= Text provided =
---+---
In addition to the twenty-four official comic albums written by Hergé, several unofficial parodies and pastiches of The Adventures of Tintin have been published over the years by various authors. While some consist in entirely new drawings made to resemble the original art, others were created by splicing together strips from the original albums, and rewriting the dialogue. This is made easier by the fact that the original series featured a whole ensemble of recurrent characters, giving a re-editor plenty of material to choose from for every character.[citation needed]

The copyright owner of the original comics, Moulinsart, has taken legal steps to stop publication of some of the unofficial material. Eric Jenot's Tintin Parodies site was closed down by Moulinsart in 2004 for displaying Tintin parodies and pastiches.[1] Other material has remained available, for instance the anarchist/communist comic Breaking Free.[2]

Parodies[edit]

Some parodies of Tintin feature the actual Tintin characters with their original identities and personalities, some feature the original characters but with wildly modified personalities, and some simply reuse the appearance of the characters but give them completely different names and identities.
---+---
= Recorded information =

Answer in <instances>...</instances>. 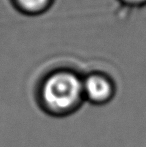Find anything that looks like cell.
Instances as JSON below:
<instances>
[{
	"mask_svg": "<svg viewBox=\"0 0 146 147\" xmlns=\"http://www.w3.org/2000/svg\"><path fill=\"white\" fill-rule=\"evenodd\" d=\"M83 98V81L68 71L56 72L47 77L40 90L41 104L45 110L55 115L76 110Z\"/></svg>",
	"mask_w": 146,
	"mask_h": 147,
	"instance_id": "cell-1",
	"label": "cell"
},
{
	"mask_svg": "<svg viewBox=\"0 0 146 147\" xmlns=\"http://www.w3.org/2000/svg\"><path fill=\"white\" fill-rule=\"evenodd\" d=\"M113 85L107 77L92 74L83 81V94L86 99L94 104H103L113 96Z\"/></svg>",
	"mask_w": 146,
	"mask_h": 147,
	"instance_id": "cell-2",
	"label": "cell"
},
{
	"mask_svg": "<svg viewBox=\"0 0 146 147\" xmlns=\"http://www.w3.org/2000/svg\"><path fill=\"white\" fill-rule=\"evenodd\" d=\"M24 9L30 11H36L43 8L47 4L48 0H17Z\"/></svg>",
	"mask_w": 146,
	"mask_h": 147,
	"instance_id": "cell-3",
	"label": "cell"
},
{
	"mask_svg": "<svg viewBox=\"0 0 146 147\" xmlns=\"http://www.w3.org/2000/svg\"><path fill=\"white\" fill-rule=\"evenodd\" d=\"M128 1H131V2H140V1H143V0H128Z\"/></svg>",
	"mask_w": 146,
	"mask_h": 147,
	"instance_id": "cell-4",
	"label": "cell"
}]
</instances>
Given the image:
---+---
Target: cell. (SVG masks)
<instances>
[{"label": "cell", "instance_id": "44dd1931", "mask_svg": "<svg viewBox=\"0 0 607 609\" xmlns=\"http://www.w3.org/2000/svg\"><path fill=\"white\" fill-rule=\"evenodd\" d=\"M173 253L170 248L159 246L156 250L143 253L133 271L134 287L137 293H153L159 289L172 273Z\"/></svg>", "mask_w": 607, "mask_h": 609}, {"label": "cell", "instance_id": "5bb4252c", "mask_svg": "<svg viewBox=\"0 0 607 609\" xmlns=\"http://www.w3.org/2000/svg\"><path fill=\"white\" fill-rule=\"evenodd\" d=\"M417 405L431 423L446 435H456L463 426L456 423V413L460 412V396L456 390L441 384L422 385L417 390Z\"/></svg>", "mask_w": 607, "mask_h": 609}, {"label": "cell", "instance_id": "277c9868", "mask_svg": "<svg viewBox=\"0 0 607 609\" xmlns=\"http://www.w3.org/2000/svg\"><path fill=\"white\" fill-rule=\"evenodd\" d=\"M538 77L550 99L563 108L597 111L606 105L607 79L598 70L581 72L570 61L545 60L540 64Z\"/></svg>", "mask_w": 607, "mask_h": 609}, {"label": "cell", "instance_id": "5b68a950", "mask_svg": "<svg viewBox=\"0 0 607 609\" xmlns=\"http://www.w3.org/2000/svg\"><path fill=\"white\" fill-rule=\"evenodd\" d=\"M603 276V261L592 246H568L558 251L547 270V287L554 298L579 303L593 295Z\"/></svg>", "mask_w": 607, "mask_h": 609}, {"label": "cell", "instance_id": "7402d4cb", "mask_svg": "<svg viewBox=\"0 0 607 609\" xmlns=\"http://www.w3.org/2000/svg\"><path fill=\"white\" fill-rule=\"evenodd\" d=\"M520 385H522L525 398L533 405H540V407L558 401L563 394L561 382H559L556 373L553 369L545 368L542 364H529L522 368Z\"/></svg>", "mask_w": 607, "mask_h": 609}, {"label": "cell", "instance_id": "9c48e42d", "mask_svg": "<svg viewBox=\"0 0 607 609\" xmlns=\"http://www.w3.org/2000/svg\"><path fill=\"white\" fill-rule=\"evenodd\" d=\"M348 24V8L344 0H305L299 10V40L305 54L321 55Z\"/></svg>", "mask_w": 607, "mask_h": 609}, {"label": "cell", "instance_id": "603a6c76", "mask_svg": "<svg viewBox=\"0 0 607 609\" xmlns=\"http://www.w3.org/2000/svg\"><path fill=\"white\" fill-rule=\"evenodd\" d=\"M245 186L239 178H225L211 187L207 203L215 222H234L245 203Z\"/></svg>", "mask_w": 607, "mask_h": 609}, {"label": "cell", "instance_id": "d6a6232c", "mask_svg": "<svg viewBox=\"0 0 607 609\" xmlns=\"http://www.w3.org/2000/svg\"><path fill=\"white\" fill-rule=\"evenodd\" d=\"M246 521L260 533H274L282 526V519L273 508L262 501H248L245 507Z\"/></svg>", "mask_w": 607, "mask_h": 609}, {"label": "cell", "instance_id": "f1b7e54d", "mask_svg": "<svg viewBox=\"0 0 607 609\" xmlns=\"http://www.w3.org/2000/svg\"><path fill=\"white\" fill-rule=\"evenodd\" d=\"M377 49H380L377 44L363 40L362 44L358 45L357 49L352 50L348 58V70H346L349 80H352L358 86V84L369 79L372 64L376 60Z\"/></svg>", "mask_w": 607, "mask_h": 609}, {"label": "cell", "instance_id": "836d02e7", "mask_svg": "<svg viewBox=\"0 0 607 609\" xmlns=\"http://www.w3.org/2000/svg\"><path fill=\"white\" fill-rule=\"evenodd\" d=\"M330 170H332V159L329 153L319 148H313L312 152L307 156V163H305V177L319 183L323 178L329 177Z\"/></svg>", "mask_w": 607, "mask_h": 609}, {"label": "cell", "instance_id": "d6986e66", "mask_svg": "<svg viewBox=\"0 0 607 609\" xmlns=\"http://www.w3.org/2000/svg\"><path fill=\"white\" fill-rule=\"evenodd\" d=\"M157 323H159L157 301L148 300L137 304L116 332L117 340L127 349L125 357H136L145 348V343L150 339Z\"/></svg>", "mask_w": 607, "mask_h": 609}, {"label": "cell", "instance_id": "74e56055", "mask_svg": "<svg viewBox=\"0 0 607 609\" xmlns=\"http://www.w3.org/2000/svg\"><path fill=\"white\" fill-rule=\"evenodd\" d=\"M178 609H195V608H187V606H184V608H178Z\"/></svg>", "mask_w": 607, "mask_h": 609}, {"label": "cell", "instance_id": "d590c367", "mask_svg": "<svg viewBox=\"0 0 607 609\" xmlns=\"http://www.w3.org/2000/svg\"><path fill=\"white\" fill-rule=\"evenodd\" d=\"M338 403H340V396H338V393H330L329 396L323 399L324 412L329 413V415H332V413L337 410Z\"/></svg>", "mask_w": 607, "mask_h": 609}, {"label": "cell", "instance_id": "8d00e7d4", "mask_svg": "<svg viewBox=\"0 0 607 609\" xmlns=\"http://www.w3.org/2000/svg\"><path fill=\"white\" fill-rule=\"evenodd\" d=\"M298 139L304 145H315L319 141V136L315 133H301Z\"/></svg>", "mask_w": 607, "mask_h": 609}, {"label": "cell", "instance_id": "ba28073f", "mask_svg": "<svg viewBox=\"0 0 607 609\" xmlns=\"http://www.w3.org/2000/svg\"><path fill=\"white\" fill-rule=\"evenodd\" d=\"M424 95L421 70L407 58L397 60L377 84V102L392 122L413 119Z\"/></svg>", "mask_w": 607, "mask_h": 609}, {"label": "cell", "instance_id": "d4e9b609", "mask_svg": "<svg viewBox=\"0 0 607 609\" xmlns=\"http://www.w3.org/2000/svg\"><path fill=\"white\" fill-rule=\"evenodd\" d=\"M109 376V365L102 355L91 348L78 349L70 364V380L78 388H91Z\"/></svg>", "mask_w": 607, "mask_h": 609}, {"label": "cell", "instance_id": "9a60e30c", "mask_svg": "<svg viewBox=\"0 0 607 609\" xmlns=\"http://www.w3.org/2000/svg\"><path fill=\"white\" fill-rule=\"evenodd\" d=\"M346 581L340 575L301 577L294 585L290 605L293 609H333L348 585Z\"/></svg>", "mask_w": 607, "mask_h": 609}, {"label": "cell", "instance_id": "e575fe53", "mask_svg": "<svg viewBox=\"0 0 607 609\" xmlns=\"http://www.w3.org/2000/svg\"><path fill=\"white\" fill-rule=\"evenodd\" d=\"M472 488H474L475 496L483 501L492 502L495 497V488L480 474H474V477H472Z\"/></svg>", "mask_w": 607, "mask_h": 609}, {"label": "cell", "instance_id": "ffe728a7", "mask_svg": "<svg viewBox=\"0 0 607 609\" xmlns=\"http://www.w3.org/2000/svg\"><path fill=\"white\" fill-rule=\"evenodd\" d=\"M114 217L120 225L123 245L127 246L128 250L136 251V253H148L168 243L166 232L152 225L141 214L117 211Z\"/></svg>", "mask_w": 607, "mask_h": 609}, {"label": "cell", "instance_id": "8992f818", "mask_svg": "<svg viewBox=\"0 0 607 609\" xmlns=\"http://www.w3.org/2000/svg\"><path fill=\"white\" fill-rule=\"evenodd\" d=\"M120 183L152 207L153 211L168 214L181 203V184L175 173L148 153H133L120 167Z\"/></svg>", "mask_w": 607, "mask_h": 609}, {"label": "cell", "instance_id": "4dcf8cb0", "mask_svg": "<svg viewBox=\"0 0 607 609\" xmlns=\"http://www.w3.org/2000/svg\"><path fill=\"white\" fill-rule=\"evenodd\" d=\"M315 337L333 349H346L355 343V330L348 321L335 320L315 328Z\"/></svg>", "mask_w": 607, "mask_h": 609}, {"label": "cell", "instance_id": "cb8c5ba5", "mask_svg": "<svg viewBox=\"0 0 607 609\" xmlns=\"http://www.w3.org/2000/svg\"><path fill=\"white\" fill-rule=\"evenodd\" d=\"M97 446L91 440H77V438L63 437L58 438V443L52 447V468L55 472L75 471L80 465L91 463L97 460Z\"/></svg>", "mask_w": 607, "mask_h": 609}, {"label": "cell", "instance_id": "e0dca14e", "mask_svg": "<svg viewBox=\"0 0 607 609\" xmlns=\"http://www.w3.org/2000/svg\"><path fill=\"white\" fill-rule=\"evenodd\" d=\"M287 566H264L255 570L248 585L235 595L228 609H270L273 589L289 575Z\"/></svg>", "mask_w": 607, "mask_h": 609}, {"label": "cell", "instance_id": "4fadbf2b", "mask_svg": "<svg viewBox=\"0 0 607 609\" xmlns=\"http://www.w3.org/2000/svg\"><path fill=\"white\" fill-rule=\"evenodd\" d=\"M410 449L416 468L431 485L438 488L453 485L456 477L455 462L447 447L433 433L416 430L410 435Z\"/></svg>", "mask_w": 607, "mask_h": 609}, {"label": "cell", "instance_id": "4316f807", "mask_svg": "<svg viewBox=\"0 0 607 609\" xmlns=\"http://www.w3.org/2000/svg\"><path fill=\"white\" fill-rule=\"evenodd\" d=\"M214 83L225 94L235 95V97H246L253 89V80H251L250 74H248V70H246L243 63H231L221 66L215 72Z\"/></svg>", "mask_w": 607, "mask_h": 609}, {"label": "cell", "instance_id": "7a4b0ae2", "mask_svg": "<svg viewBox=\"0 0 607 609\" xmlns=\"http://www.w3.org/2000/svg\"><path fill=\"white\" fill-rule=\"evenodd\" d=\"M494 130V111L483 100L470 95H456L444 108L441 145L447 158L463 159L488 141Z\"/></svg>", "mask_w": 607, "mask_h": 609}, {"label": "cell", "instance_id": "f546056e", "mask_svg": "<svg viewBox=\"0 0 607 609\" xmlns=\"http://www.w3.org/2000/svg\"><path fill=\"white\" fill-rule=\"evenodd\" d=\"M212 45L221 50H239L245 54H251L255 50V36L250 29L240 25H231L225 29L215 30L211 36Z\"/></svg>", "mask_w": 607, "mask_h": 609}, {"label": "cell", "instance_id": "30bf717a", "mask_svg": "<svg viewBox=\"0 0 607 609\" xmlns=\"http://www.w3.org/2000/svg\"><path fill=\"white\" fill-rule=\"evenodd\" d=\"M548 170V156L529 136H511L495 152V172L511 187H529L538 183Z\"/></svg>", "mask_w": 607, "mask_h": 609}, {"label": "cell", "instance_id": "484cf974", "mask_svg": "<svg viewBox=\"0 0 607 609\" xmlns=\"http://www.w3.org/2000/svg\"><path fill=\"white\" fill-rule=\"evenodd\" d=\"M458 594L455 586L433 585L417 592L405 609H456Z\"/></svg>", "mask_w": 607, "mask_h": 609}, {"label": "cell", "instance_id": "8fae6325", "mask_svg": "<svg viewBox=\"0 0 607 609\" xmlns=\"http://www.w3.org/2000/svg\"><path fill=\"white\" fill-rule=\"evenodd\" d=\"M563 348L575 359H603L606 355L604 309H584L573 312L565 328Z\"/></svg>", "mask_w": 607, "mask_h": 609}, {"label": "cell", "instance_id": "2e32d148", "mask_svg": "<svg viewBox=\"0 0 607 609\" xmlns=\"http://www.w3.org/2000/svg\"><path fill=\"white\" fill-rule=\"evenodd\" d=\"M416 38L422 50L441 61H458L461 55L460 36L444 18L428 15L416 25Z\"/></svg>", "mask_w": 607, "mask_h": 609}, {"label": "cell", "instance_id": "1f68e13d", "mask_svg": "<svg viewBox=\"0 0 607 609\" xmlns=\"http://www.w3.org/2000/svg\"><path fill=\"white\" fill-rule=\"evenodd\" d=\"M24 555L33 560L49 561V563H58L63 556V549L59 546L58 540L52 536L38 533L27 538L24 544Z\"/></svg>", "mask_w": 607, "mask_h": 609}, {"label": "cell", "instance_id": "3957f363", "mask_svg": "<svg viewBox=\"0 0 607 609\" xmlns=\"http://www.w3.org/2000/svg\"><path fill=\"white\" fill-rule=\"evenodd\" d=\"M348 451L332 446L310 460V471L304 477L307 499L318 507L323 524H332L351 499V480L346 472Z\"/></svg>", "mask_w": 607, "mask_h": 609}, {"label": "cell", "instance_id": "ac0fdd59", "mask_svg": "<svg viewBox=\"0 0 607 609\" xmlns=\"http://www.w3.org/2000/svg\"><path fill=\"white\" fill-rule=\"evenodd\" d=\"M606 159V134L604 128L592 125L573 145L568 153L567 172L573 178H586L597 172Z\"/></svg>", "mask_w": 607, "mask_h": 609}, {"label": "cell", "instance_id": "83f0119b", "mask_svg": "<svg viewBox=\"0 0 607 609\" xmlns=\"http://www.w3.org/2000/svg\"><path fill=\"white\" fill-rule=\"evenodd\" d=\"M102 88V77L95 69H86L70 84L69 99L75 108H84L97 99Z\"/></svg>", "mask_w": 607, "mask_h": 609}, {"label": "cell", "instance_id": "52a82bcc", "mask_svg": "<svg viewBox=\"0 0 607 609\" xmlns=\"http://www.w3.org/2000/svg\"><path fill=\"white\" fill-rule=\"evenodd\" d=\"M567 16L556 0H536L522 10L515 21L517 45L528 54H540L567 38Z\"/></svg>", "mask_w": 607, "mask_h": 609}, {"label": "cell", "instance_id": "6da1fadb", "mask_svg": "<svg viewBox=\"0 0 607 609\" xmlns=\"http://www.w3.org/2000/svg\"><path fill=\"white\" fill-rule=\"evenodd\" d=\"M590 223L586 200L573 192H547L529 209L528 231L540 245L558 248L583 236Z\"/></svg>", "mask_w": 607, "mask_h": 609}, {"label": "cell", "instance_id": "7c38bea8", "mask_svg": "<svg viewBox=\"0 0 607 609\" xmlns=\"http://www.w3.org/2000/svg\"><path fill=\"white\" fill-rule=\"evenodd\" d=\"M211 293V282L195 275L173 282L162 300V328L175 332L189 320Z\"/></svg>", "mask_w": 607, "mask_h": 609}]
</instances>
---+---
= What is required =
Swap each "personalities" for "temperaments" and give the Tintin parodies text again from "Parodies[edit]" to "names and identities.", inclusive.

= The answer =
Parodies[edit]

Some parodies of Tintin feature the actual Tintin characters with their original identities and temperaments, some feature the original characters but with wildly modified temperaments, and some simply reuse the appearance of the characters but give them completely different names and identities.